Nixon, who earned his political stripes as a notorious Redbaiter, was widely viewed as the only politician who could have reached out to Red China, because he had such solid, conservative credentials in
opposing communism. No Democrat could have done so, said conventional political wisdom, because it would have been seen as some sort of appeasement by weak-on-Reds politicians. Since then, the phrase “Nixon goes to China” has emerged as a political shorthand for a political leader doing something historically significant and surprising, given his traditional political stance.
An oilman himself (
albeit a spectacularly unsuccessful oilman), Bush has long followed the Big Oil mantra of either doubting global warming exists, or if it does exist, saying the U.S. can do nothing about it, because it would be too damaging to the economy.
The Guardian reports that “Tony Blair hopes that the new stance by the United States will lead to a breakthrough in international talks on climate change and that the outlines of a successor treaty to the Kyoto agreement, the deal to curb emissions of greenhouse gases which expires in 2012, could now be thrashed out at the G8 summit in June.”

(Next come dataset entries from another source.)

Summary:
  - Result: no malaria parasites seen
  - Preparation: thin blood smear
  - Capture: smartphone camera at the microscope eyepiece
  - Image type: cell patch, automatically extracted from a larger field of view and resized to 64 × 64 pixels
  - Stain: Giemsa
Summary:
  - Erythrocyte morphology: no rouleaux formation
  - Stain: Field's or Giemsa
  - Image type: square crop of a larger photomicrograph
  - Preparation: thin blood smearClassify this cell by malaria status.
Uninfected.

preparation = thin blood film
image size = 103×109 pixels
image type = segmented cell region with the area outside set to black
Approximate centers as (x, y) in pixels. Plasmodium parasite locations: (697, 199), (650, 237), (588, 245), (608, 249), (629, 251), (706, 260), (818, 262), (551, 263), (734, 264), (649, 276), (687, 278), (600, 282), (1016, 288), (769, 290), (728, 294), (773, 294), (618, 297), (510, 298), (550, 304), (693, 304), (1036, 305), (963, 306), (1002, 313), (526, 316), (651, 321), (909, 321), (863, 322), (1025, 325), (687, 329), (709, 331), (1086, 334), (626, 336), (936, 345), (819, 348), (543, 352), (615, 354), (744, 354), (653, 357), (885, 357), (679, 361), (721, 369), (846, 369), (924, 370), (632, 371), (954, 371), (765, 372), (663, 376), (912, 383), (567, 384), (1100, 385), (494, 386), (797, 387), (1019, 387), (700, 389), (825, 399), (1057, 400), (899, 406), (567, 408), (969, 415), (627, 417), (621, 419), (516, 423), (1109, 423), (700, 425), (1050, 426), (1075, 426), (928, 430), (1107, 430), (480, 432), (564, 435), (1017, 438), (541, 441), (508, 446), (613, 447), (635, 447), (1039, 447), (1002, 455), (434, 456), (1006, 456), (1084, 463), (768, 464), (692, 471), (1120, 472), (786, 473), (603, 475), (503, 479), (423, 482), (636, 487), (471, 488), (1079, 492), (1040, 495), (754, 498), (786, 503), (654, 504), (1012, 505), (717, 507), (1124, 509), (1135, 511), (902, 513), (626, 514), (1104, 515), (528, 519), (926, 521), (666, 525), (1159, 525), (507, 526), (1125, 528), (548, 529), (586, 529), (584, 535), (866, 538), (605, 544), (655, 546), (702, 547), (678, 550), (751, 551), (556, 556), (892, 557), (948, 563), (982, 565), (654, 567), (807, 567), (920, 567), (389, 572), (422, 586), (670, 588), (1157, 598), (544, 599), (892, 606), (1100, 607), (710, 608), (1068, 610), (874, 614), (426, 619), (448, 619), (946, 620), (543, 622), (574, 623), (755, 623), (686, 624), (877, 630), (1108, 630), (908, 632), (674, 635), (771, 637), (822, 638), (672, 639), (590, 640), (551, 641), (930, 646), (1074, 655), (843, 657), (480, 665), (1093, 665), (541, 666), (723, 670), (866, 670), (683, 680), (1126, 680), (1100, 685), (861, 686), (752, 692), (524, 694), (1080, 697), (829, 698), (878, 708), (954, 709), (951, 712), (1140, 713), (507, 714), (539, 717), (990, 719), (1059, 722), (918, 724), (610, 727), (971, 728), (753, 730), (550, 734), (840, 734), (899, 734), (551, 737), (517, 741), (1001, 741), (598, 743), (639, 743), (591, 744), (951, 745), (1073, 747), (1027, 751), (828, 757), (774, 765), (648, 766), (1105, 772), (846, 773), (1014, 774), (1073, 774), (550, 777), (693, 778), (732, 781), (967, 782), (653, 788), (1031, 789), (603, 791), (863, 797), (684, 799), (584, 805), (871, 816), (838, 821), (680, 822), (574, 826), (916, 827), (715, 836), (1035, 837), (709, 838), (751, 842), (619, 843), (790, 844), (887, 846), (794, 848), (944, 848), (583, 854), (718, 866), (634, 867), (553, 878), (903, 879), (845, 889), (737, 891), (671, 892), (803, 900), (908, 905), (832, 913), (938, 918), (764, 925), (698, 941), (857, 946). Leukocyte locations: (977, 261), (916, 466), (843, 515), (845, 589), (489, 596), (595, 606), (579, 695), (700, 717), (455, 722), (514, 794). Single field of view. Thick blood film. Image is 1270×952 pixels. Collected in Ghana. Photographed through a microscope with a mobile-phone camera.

In the wake of devastating mid-term elections which cost the Republicans control of the House and Senate, Bush may be seeking to re-position his administration on environmental issues, to provide some political cover for his last-gasp Iraq plan, in which he’ll thrown another 21,000 soldiers into the fray.
The Bush administration may have given an early signal of this policy shift when the Interior Department agreed to
list the polar bear in Alaska, as an endangered species, because of melting polar ice, caused by global warming.
A Washington Post
columnist has picked up on the rumor as well. Sebastian Mallaby tested this rumor (which has been pooh-poohed by an unnamed administration official) by asking James Connaughton, the head of the Council on Environmental Quality at the White House, what he thought of a carbon tax-and-trade system or a carbon tax? Connaughton appeared open to those concepts, reports Mallaby.
More significantly, Exxon appears to be
distancing itself from the global warming skeptics the company has bought and paid for with
grants to conservative think tanks. Just like Bush, ExxonMobile has looked at the new, Democratic Congress, and figured it might be time to change the game plan and cut the best deal they can, for the sake of Bush's tattered legacy and Big Oil's bottom line.
The New York Times had a "
connect the dots" piece on global warming on Sunday -- a nice summary of where the scientific understanding is right now on global warming and man's hand in the issue.
Will it convince everyone? Nahaaa, not with conservatives making ever more convoluted arguements against taking action, even pleaing that such action would
hurt the poor. (As if conservatives ever had any concern for the poor than the simplistic mantra of bootstraps.)
So, the question remains: will Bush pull a "Nixon goes to China" card in his State of the Union address?
Place your bets.
[End of article]
This would be a great time to do that, while we are caught in a deep freeze from one side of the country to the other. Poor President Bush, his timing is lousy. By the time he gets things turned aorund, we'll be back to fighting global cooling again.